:: TASK TO CARRY OUT ::
Return, exactly and in full, the lines of the records below starting at the one with "Buddhism & Hinduism shared beliefs" and ending at the one with "특정한 시기에 원하는 금액 및 물품을 기부할 수 있습니다.", and no other lines.

:: GIVEN DATA ::
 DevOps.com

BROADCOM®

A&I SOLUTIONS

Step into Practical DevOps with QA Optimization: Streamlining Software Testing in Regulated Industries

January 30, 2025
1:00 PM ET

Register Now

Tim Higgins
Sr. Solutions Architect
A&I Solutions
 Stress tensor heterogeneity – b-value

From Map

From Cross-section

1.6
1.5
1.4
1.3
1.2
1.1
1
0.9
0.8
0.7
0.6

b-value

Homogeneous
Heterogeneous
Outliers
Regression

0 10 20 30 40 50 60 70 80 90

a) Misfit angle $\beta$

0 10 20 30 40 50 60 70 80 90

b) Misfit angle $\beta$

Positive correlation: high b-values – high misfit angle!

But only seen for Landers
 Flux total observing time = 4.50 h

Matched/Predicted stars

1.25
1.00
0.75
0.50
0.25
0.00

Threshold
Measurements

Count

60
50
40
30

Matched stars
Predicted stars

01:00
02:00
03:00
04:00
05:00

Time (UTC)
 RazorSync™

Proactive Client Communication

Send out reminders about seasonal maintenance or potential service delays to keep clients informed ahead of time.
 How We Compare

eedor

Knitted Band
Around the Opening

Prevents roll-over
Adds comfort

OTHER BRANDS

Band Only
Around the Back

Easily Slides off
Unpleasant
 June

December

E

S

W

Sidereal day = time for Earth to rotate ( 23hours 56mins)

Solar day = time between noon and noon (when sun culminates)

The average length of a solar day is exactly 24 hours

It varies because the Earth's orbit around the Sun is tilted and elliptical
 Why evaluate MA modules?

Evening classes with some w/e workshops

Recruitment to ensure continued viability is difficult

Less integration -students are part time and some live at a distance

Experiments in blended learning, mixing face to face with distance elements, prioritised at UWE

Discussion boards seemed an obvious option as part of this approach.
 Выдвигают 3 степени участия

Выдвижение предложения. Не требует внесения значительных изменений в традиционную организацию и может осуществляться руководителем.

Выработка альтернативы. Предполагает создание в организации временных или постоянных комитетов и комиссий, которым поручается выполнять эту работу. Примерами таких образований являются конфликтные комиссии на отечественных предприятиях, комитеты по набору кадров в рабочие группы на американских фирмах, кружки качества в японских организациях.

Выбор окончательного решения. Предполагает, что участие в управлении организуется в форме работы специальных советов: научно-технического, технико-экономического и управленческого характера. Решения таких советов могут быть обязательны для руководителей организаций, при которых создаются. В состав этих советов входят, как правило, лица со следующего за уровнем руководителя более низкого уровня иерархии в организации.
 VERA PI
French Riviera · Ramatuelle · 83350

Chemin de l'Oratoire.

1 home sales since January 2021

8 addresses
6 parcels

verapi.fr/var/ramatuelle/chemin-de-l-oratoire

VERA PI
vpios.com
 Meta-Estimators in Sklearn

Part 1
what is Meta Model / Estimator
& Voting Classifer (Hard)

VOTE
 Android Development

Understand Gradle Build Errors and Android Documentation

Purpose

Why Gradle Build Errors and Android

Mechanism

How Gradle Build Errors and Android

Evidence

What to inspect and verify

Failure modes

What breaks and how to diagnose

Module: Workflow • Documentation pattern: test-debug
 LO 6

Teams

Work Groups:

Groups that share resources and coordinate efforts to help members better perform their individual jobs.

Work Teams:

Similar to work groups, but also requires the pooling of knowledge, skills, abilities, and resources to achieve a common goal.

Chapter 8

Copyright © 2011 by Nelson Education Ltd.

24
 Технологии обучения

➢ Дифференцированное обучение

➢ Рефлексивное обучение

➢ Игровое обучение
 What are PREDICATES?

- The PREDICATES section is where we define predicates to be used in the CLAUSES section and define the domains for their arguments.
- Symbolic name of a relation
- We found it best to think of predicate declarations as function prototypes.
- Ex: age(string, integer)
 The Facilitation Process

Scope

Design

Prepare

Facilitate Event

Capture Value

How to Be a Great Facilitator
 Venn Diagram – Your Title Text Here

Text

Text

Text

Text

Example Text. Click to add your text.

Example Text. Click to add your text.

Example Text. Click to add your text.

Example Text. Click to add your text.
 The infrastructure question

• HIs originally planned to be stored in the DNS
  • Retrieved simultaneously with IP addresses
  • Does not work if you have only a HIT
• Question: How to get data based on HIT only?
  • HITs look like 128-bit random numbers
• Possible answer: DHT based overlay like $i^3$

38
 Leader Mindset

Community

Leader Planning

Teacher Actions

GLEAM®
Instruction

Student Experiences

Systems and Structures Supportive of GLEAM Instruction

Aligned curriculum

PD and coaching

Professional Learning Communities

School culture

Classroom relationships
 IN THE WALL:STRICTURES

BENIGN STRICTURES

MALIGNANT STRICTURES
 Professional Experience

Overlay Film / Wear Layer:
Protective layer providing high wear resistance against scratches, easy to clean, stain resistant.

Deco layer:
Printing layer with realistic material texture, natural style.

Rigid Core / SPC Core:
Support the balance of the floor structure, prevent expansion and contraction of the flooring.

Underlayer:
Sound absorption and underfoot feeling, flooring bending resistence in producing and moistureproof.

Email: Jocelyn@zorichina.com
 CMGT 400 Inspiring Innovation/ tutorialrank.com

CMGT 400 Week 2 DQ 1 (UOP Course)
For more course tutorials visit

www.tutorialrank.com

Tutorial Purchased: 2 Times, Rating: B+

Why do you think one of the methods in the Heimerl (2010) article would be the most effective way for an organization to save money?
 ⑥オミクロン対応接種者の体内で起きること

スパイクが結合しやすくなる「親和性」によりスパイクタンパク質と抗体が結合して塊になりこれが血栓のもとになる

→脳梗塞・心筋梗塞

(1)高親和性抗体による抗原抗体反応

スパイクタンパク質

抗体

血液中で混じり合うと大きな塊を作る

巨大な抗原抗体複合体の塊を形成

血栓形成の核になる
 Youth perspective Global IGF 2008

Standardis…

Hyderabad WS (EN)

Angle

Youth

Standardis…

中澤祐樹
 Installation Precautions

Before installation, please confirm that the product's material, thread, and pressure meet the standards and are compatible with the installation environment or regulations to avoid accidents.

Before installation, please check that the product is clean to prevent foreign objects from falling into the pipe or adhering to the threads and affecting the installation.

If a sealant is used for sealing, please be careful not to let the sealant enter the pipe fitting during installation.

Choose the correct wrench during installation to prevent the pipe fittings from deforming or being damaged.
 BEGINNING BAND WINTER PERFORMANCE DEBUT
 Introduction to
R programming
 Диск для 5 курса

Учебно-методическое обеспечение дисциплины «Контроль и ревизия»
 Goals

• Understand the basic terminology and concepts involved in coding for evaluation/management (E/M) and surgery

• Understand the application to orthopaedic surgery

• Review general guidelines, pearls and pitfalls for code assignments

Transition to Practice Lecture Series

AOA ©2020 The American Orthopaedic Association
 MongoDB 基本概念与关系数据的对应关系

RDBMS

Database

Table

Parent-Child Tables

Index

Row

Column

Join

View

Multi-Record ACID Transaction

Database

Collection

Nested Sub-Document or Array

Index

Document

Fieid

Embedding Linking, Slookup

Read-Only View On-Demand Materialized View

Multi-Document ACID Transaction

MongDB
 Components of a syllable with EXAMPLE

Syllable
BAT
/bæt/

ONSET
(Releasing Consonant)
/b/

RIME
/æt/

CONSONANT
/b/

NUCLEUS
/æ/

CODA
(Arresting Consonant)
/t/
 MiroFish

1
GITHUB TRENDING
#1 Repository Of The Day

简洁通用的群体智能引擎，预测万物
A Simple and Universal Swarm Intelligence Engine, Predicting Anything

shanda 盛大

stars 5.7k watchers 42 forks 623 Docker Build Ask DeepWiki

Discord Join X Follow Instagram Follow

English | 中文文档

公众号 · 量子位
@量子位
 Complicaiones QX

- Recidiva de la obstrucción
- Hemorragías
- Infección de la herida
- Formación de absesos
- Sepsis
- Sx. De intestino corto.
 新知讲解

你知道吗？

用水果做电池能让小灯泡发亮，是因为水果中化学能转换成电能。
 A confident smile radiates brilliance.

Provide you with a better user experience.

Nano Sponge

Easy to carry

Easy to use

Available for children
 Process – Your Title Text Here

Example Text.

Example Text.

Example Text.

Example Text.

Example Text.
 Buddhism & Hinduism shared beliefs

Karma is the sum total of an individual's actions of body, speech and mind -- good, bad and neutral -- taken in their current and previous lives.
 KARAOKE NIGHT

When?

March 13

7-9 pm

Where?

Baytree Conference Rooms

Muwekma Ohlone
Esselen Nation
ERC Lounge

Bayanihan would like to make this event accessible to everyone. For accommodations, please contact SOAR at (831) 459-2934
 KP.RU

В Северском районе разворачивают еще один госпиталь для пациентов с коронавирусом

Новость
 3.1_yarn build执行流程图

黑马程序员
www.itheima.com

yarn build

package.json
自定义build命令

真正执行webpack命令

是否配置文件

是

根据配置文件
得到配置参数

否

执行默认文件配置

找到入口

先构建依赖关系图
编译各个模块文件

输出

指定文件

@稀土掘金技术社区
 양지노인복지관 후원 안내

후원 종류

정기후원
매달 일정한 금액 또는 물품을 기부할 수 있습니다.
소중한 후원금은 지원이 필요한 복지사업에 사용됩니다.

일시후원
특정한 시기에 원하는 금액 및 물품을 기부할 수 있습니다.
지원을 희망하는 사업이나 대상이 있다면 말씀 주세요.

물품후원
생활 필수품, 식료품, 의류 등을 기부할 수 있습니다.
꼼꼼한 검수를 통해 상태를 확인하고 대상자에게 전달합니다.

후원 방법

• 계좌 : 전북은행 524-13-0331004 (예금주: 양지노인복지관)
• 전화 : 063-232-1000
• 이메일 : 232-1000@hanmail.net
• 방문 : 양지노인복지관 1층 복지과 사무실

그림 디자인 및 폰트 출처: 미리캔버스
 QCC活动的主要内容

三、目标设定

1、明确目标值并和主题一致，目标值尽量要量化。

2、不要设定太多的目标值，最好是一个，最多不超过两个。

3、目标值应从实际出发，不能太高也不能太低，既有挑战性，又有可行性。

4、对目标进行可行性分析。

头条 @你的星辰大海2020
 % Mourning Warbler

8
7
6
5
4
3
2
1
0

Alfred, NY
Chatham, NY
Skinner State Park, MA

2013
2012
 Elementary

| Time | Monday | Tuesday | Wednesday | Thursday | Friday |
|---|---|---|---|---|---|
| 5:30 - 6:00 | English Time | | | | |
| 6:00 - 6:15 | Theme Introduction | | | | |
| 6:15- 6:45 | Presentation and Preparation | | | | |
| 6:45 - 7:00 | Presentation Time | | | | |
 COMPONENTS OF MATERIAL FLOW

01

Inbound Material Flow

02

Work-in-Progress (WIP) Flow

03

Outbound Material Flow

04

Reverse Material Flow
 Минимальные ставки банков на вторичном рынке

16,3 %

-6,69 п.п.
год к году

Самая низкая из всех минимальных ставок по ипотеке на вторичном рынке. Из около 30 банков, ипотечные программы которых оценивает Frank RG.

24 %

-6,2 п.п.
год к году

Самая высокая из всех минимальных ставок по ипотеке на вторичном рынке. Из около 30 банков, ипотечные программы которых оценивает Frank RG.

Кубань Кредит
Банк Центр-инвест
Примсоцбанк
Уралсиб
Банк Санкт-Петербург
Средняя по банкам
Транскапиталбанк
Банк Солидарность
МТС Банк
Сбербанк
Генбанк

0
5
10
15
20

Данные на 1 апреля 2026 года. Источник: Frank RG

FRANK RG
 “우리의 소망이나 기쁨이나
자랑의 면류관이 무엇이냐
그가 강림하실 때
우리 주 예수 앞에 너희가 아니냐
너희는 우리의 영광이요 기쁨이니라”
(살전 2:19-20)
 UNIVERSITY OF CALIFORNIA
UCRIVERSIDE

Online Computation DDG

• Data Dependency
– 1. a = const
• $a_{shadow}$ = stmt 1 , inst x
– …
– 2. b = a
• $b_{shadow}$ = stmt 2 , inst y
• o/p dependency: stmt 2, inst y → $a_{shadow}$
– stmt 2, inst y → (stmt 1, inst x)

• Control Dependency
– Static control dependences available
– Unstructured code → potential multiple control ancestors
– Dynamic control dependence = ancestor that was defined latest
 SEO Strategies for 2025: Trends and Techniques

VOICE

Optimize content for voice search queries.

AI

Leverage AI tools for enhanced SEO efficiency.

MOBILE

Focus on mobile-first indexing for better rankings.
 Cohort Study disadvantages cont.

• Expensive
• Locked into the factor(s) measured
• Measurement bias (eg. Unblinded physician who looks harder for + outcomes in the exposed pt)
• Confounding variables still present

:: TASK ANSWER ::
 Buddhism & Hinduism shared beliefs

Karma is the sum total of an individual's actions of body, speech and mind -- good, bad and neutral -- taken in their current and previous lives.
 KARAOKE NIGHT

When?

March 13

7-9 pm

Where?

Baytree Conference Rooms

Muwekma Ohlone
Esselen Nation
ERC Lounge

Bayanihan would like to make this event accessible to everyone. For accommodations, please contact SOAR at (831) 459-2934
 KP.RU

В Северском районе разворачивают еще один госпиталь для пациентов с коронавирусом

Новость
 3.1_yarn build执行流程图

黑马程序员
www.itheima.com

yarn build

package.json
自定义build命令

真正执行webpack命令

是否配置文件

是

根据配置文件
得到配置参数

否

执行默认文件配置

找到入口

先构建依赖关系图
编译各个模块文件

输出

指定文件

@稀土掘金技术社区
 양지노인복지관 후원 안내

후원 종류

정기후원
매달 일정한 금액 또는 물품을 기부할 수 있습니다.
소중한 후원금은 지원이 필요한 복지사업에 사용됩니다.

일시후원
특정한 시기에 원하는 금액 및 물품을 기부할 수 있습니다.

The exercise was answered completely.